Here is why those four groups are in need of greater life insurance protection and some reasons they may be under-protected now:

Unmarried parents

According to the research by Genworth, nearly 60 percent of unmarried mothers and almost 70 percent of unmarried fathers are without life insurance, compared to their married counterparts at 43 and 34 percent, respectively. Even among respondents with steady incomes, unmarried parents lacked appropriate life insurance coverage. According to the study, 60 percent of unmarried fathers who made between $50,000 and $250,000 didn’t have any life insurance coverage, whereas just over 25 percent of married fathers earning similar salaries reported not having insurance. However, the gap was slightly smaller when it came to mothers earning the same amount. The study found that 46 percent of unmarried mothers lacked life insurance, versus 37 percent of married mothers.

There is some obvious cause for concern when it comes to a lack of life insurance for unmarried parents. If the unmarried parent is the sole provider for his or her children, an unexpected death would be devastating. For this reason, you should be sure to explain the benefits of taking out a life insurance policy to your unmarried clients and note the serious consequences of going uninsured.

Large families

For parents of large families – especially those with low incomes – money is often stretched thin. Many see life insurance as a luxury that can be skipped in favor of funneling money toward what are viewed as immediate necessities. Of course, keeping a roof over their families heads and food on the table are essential, but it’s important for these families to consider the effect of losing either one parent’s income or the care that a stay-at-home parent provides. Would the family be able to stay in their home without that money coming in or if they had to pay for child care? If the answer is no, they need to seriously consider a life insurance policy. Even for high net worth individuals, the prospect sending multiple children through college may be too much with the loss of an income may be unattainable.


Across the board, women tend to be underinsured, especially when compared to their male counterparts. According to the Genworth study, the gap between married mothers and married fathers who lack life insurance is about 9 percentage points. Those married mothers who do have insurance tend to have significantly less than married fathers to the tune of nearly $50,000. Even high net worth women aren’t keeping up with men when it comes to life insurance policies. According to research from LIMRA, women with $100,000 or more in annual income are less likely to have life insurance than men earning similar amounts.
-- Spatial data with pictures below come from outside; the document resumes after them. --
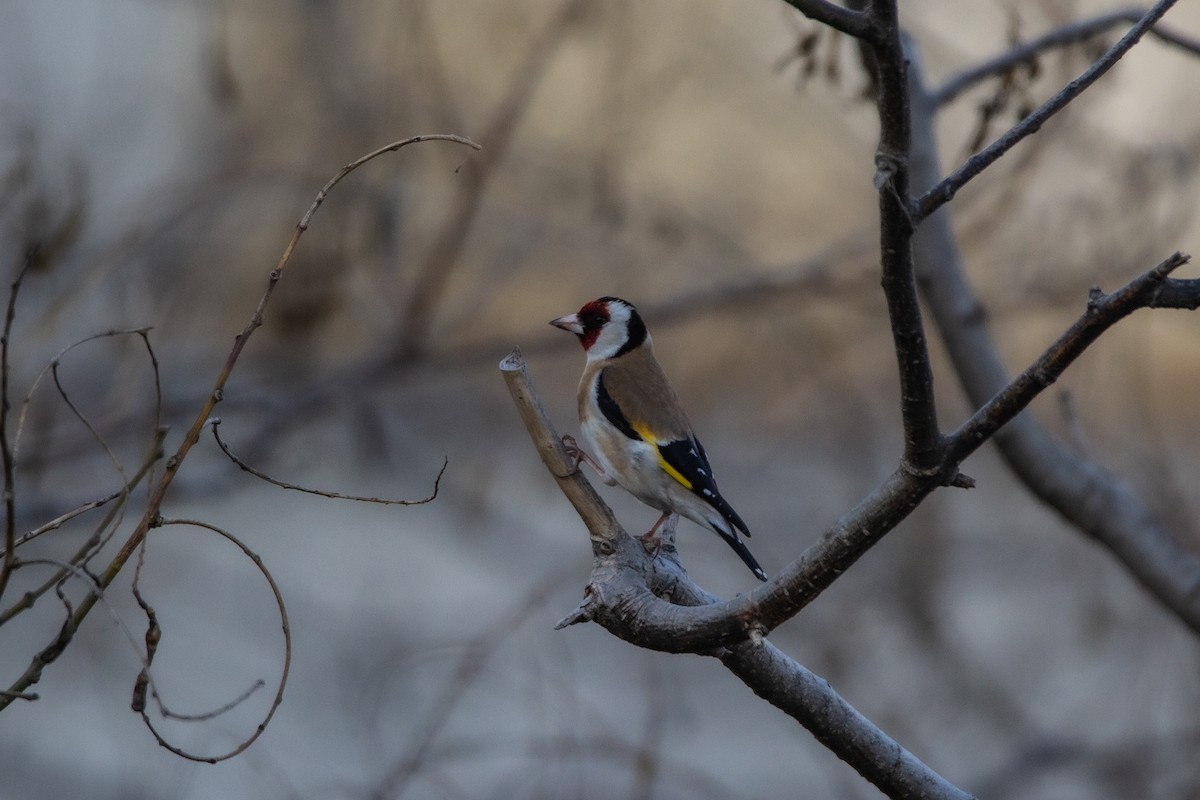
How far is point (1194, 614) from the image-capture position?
2691 millimetres

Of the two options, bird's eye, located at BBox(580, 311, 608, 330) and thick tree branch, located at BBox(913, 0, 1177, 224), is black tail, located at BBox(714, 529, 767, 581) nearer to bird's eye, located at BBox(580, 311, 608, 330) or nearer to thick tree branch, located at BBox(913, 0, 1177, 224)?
bird's eye, located at BBox(580, 311, 608, 330)

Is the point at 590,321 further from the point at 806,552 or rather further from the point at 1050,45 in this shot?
the point at 806,552

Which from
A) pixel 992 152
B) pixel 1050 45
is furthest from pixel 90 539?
pixel 1050 45

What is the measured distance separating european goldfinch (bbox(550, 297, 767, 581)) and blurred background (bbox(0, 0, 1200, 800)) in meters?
0.66

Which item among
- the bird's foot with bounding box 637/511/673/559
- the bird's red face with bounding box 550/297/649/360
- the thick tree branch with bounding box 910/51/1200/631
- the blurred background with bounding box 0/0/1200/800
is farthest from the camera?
the blurred background with bounding box 0/0/1200/800

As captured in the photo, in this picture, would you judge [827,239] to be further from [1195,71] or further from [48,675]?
[48,675]

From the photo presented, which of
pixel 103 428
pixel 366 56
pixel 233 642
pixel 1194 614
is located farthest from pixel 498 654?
pixel 1194 614

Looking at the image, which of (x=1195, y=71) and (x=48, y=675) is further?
(x=48, y=675)

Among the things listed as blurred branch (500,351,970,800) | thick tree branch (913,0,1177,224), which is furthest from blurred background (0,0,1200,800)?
thick tree branch (913,0,1177,224)

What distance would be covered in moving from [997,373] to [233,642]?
555cm

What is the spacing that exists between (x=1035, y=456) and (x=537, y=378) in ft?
21.5

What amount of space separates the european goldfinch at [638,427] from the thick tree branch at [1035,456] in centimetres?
70

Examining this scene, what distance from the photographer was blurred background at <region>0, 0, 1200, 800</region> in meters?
4.96

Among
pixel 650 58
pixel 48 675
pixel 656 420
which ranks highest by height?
pixel 650 58
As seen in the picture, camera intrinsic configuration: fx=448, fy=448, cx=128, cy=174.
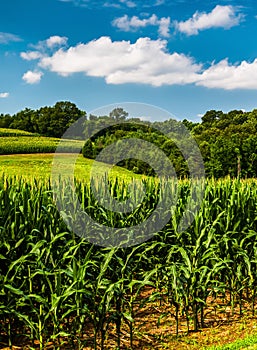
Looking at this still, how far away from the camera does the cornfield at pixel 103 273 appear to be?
3.71 metres

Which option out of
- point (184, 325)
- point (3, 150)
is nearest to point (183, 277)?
point (184, 325)

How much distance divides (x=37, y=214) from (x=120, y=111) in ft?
10.5

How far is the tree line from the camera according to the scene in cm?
896

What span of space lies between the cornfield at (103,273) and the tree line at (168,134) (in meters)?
2.03

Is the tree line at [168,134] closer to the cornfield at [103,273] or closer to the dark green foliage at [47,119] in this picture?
the dark green foliage at [47,119]

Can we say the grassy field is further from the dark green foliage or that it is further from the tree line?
the dark green foliage

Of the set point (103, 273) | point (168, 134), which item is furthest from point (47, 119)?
point (103, 273)

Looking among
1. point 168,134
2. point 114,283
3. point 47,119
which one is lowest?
point 114,283

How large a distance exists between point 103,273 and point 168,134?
881 centimetres

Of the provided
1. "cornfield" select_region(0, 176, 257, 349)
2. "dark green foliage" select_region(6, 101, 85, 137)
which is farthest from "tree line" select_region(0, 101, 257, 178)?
"cornfield" select_region(0, 176, 257, 349)

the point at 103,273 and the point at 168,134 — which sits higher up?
the point at 168,134

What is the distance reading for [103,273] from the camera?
3.84 m

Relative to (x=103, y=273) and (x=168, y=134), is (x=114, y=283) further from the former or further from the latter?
(x=168, y=134)

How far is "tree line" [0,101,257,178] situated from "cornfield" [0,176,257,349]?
2030mm
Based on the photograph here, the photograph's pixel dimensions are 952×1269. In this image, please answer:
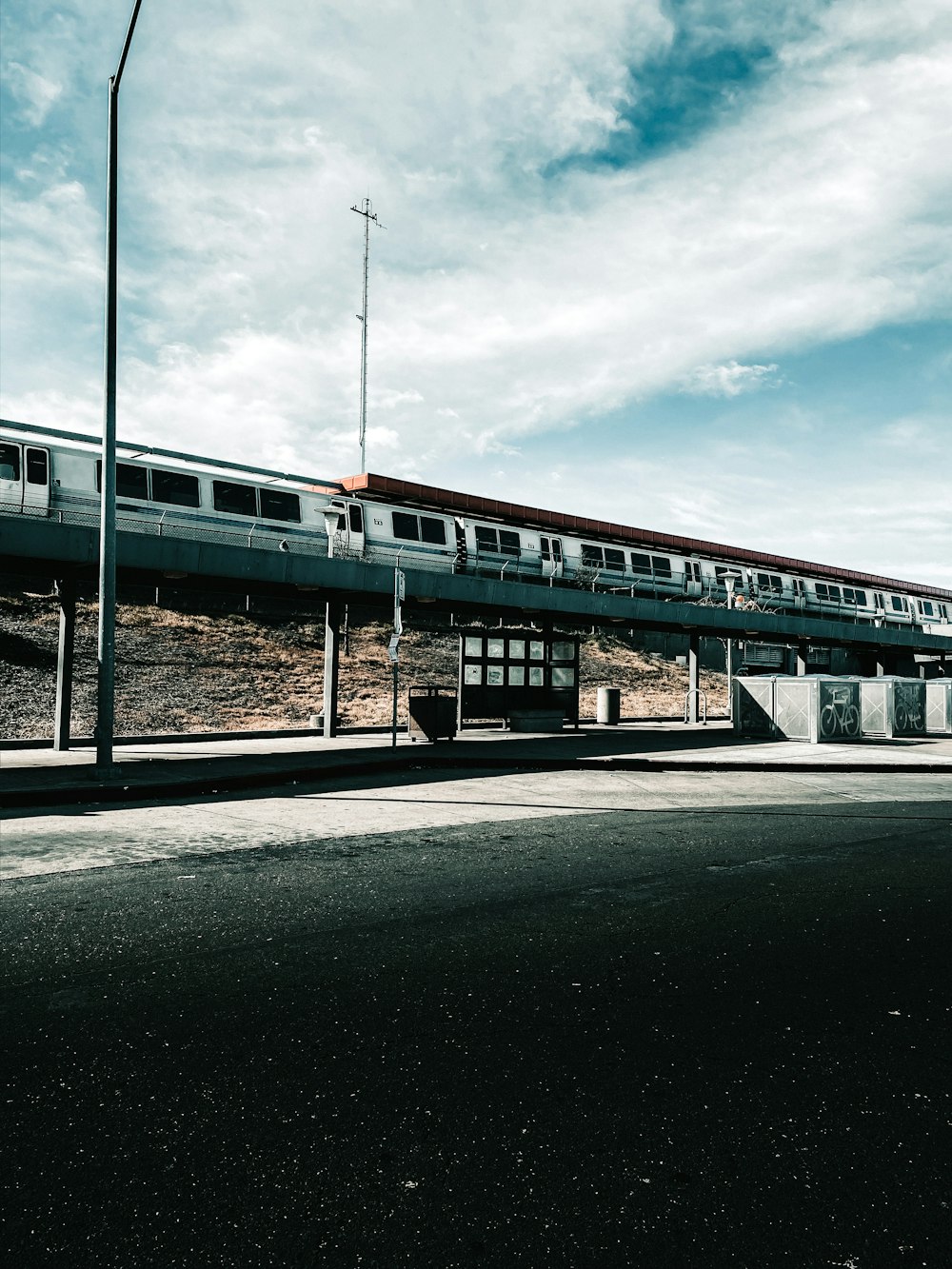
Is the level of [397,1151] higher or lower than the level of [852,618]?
lower

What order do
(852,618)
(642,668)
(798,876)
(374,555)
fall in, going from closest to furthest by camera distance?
(798,876), (374,555), (852,618), (642,668)

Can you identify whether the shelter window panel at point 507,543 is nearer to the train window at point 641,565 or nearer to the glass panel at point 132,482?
the train window at point 641,565

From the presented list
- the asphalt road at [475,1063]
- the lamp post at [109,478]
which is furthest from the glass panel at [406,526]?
the asphalt road at [475,1063]

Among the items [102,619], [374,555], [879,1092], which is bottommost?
[879,1092]

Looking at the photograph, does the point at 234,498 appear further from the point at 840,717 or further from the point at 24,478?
the point at 840,717

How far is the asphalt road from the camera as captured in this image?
2.64 m

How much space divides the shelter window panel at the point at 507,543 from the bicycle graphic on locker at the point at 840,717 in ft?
36.0

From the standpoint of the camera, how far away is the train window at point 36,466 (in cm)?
Answer: 1970

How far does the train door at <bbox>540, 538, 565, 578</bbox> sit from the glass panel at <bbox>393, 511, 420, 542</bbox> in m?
5.62

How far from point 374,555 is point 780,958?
69.4ft

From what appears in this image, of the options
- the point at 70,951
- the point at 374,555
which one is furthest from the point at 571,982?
the point at 374,555

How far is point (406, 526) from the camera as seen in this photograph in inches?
1032

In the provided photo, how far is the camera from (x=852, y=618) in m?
45.9

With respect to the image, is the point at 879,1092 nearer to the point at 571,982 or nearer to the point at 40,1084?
the point at 571,982
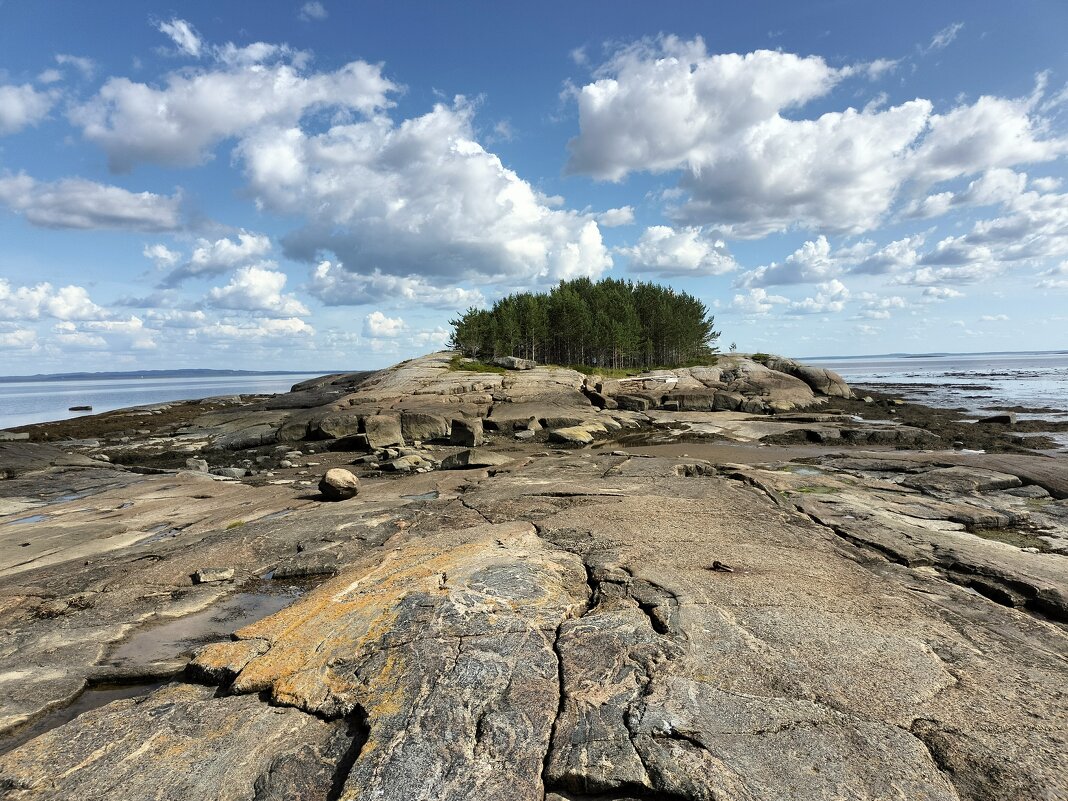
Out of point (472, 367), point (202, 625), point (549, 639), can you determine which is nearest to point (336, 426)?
point (472, 367)

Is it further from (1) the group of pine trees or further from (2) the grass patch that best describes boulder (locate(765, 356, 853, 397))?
(2) the grass patch

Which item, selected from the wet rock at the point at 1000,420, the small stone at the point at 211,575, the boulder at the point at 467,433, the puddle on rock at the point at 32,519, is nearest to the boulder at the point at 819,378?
the wet rock at the point at 1000,420

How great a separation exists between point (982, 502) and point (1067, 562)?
Result: 494 cm

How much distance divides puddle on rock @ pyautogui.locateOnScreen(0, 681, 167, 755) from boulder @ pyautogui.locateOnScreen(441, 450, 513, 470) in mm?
13397

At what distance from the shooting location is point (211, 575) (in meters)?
9.66

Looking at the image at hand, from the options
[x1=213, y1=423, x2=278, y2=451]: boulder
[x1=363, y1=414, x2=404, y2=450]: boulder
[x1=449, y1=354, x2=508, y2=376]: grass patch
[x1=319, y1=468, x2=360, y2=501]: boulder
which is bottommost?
[x1=213, y1=423, x2=278, y2=451]: boulder

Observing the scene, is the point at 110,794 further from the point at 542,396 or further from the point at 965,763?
the point at 542,396

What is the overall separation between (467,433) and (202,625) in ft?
71.6

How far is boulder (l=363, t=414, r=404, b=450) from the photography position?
29406 millimetres

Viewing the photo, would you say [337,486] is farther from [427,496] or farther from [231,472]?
[231,472]

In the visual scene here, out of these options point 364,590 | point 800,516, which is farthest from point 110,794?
point 800,516

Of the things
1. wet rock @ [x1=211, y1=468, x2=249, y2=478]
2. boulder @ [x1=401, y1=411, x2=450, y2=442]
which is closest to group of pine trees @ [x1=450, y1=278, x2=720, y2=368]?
boulder @ [x1=401, y1=411, x2=450, y2=442]

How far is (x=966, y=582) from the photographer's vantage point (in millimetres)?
8180

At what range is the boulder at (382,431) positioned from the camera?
29.4 meters
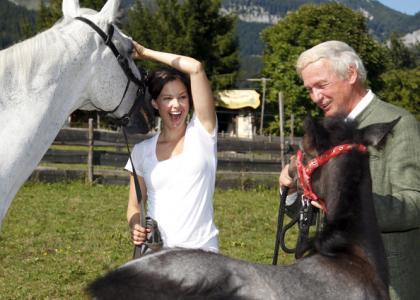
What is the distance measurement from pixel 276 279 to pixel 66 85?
167 centimetres

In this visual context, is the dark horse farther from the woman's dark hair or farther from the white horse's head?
the white horse's head

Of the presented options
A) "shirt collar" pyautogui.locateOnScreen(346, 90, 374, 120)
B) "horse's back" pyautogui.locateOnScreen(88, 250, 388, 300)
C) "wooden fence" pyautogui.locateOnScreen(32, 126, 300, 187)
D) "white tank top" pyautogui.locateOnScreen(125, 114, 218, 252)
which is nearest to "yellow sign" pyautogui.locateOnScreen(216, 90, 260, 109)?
"wooden fence" pyautogui.locateOnScreen(32, 126, 300, 187)

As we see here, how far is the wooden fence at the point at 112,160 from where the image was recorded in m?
14.8

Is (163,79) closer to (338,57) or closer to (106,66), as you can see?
(106,66)

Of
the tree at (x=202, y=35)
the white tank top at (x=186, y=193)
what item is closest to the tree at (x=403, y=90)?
the tree at (x=202, y=35)

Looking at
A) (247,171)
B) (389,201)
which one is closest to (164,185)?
(389,201)

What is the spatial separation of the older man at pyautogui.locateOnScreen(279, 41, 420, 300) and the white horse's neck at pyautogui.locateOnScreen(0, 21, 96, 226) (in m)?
1.18

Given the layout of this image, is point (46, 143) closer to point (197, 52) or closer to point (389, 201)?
point (389, 201)

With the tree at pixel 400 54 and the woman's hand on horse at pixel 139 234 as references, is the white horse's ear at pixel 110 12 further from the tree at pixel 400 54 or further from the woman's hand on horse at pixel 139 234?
the tree at pixel 400 54

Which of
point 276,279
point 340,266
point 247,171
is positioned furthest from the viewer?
point 247,171

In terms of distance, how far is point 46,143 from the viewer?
3.19 m

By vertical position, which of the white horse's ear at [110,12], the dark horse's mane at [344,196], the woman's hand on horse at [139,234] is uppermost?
the white horse's ear at [110,12]

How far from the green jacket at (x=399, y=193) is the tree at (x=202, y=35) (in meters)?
37.7

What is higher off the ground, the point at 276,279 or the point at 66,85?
the point at 66,85
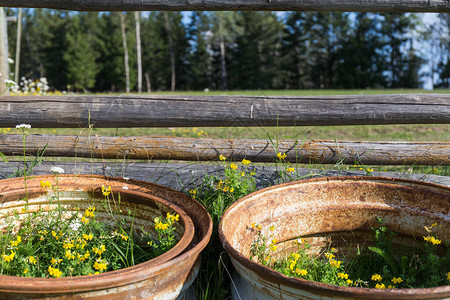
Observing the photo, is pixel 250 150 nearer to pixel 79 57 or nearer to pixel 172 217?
pixel 172 217

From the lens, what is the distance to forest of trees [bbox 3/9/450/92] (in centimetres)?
4212

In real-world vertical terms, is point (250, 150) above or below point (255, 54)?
below

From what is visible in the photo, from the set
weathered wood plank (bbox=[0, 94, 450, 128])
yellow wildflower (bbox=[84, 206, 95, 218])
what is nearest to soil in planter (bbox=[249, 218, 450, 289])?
yellow wildflower (bbox=[84, 206, 95, 218])

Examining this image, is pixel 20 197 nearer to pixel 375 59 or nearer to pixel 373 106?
pixel 373 106

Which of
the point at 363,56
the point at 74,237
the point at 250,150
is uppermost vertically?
the point at 363,56

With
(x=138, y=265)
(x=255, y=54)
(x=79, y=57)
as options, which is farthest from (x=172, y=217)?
(x=79, y=57)

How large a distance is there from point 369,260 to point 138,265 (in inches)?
50.0

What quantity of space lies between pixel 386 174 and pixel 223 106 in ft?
3.97

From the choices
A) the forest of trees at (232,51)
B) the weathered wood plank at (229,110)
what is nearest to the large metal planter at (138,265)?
the weathered wood plank at (229,110)

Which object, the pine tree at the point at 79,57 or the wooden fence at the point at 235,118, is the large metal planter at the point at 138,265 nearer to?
the wooden fence at the point at 235,118

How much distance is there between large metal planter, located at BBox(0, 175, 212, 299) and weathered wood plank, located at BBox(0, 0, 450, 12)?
115cm

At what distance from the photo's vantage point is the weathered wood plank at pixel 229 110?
255 cm

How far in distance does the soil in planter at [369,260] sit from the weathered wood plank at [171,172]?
1.84ft

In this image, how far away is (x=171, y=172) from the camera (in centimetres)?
249
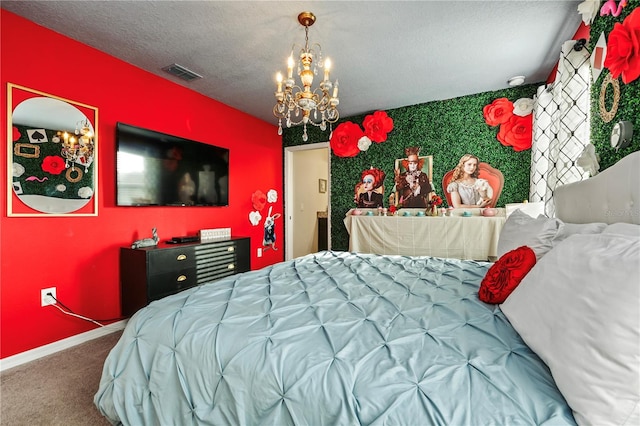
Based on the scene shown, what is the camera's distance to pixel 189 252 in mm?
2824

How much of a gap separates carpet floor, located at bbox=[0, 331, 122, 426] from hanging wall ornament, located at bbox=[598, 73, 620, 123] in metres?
3.16

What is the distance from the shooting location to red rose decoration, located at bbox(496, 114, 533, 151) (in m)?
3.35

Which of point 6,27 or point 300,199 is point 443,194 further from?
point 6,27

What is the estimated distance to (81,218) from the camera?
243 centimetres

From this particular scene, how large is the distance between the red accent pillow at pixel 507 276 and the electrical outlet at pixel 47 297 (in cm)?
297

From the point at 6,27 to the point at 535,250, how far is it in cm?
359

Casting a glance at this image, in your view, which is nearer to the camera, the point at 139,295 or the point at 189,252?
the point at 139,295

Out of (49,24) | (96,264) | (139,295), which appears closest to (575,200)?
(139,295)

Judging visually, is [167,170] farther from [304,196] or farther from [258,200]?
[304,196]

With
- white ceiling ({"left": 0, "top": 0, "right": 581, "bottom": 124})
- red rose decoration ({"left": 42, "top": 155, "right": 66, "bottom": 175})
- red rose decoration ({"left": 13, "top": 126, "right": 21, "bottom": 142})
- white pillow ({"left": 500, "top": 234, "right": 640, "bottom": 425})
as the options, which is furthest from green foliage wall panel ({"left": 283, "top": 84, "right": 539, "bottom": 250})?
red rose decoration ({"left": 13, "top": 126, "right": 21, "bottom": 142})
Whether they are the sole financial provider of their family, contributing to a dual income household or staying at home to raise kids, women need to understand the value they contribute to their family and the hole they would leave behind in the event of an unexpected death.

Those with common health problems

While the rates for life insurance may be higher for those with a preexisting condition, there’s a good reason for it. These people are at a higher risk of dying unexpectedly and, therefore, need to be sure they properly protect their families. It’s also important that those with common health problems are not precluded from getting coverage. For example, of those with high cholesterol, just over a third said they were uninsured. However, when it comes to those with asthma, fewer than half have life insurance.

As a life insurance agent, you should be sure your clients understand the importance of protecting their family should anything happen to them – whether it’s due to a preexisting condition or unexpected accident – and how having a solid life insurance plan can protect themselves and those they love.